*** Data section ***
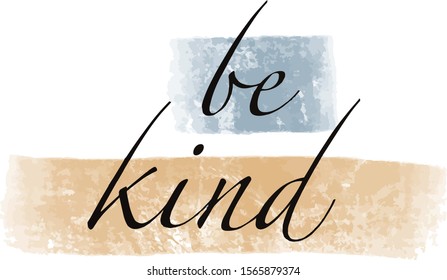 Be kind. Vector hand drawn illustration design. 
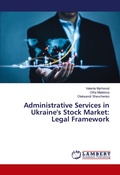 Cover: Administrative Services in Ukraine's Stock Market - LAP Lambert Academic Publishing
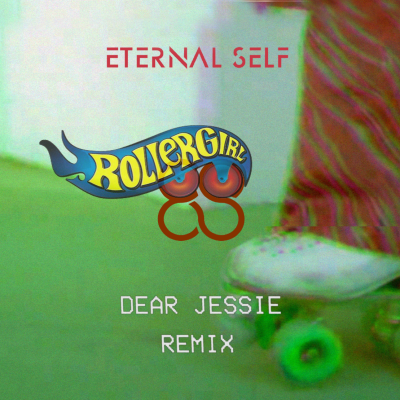 Rollergirl - Dear Jessie (Eternal Self Remix)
*** End of Data section ***
Task details -
Once the pictures are set aside, repeat the data above exactly.

Response -
 Be kind. Vector hand drawn illustration design. 
 Cover: Administrative Services in Ukraine's Stock Market - LAP Lambert Academic Publishing
 Rollergirl - Dear Jessie (Eternal Self Remix)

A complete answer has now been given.